Bunu üstelik, futbol aleminin tanrı katındaki takımlardan Arsenal efsanesini yıkarak ve elinden UEFA kupasını alarak ispat ettiler.
Türk bilim aleminin en parlak isimlerinden Prof.Dr. Celal Şengör, Amerika Birleşik Devletleri Bilim Akademisi'ne üye seçilen ilk Türk bilim adamı olması nedeniyle kendisine ‘‘ne diyeceğini’’ soran gazetecilere geçenlerde unutulmaz bir yanıt vermişti. Kelimeler aynı olmayabilir ama dediği şuydu:
‘‘Ben Büyük Atatürk‘e olan borcumuzun (çağdaş uygarlık düzeyini yakalama borcunun) bana düşen kısmını ödemeye çalışıyorum.’’
Şengör‘ün o sözlerinde biraz da ‘‘Herkes laf etmesin de kendisine düşeni yapsın. O zaman çağdaş uygarlığı yakalar ve geçeriz’’ mesajı vardı.
Galatasaray futbol kulübü işte bunu yaptı. Çağdaş uygarlık düzeyini yakalama görevinin kendine düşen kısmını tamamladı.
Yoksa Arsenal gibi, futbolu bilen -ve bu satırların yazarı gibi bilmeyen- herkesin efsane takım diye tanıdığı bir rakip karşısında, üstelik son 30 dakikayı en kıymetli oyuncularından biri kırmızı kart görüp oyundan çıkarıldığı için 10 kişiyle oynadığı halde Galatasaray‘ın, yine de beraberliği koruyabilmesini başka türlü açıklamak herhalde mümkün değildir.
Helal olsun Galatasaray‘a!
Helal olsun onları bu başarıya ulaştıran hocaları Fatih Terim‘e!
Ve helal olsun Kopenhag‘daki stadyumu doldurup onları bir saniye bile yalnız bırakmadan coşturan Türkler'e...
Galatasaray orada bir futbol kulübü renkleriyle oynadı. Ama hepimiz biliyoruz ki formalarındaki gerçek renk kırmızı-beyaz idi.

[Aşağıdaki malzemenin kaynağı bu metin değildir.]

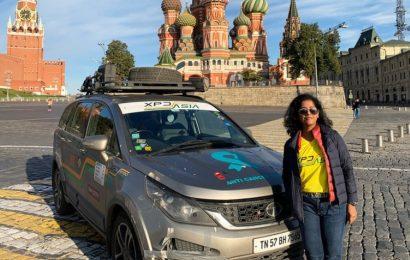 Ta ženska se je na pot iz Indije v Rusijo odpravila… z avtomobilom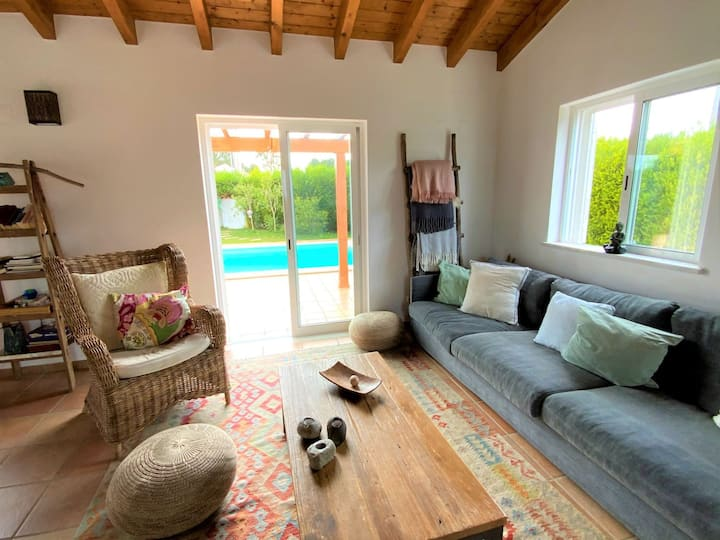 Casa Ensolarada - Lovingly Furnished Villa w Pool
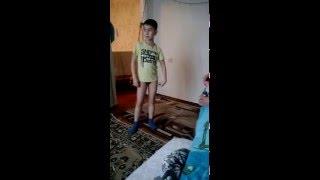 дети играют,радуются детству домашнее видео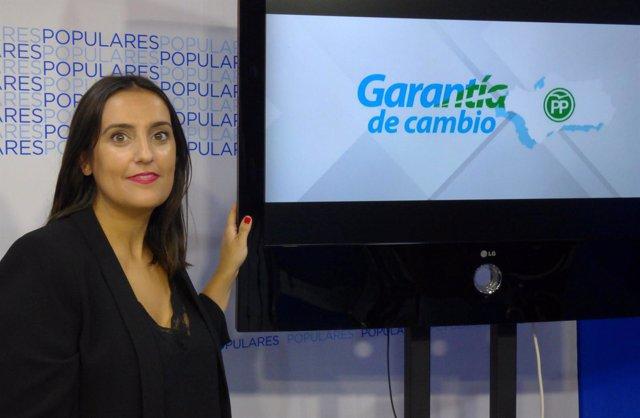 Beatriz Jurado junto al lema de precampaña del PP-A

Zaten stadyumu dolduranların önemli bir kısmı da Fenerbahçe, Beşiktaş gibi Galatasaray‘ın ezeli ve ebedi rakibi kulüplerin, dün Galatasaray‘ı milli takım gibi gören ve o yüzden Kopenhag‘a koşan taraftarlarıydı.
Galatasaray‘ı binlerce defa kutlasak azdır...
Göğsümüzün onlar sayesinde ne büyük bir gururla dolduğunu anlatmaya hiçbir kelime, hiçbir cümle, hiçbir üslup yetmez.
Gerçekten çok büyük bir zafer kazandılar. Ama bu zaferin onları sarhoş etmemesini bekliyoruz. Çünkü onlarla sadece bugün değil, kuşaklar boyu iftihar etmek istiyoruz.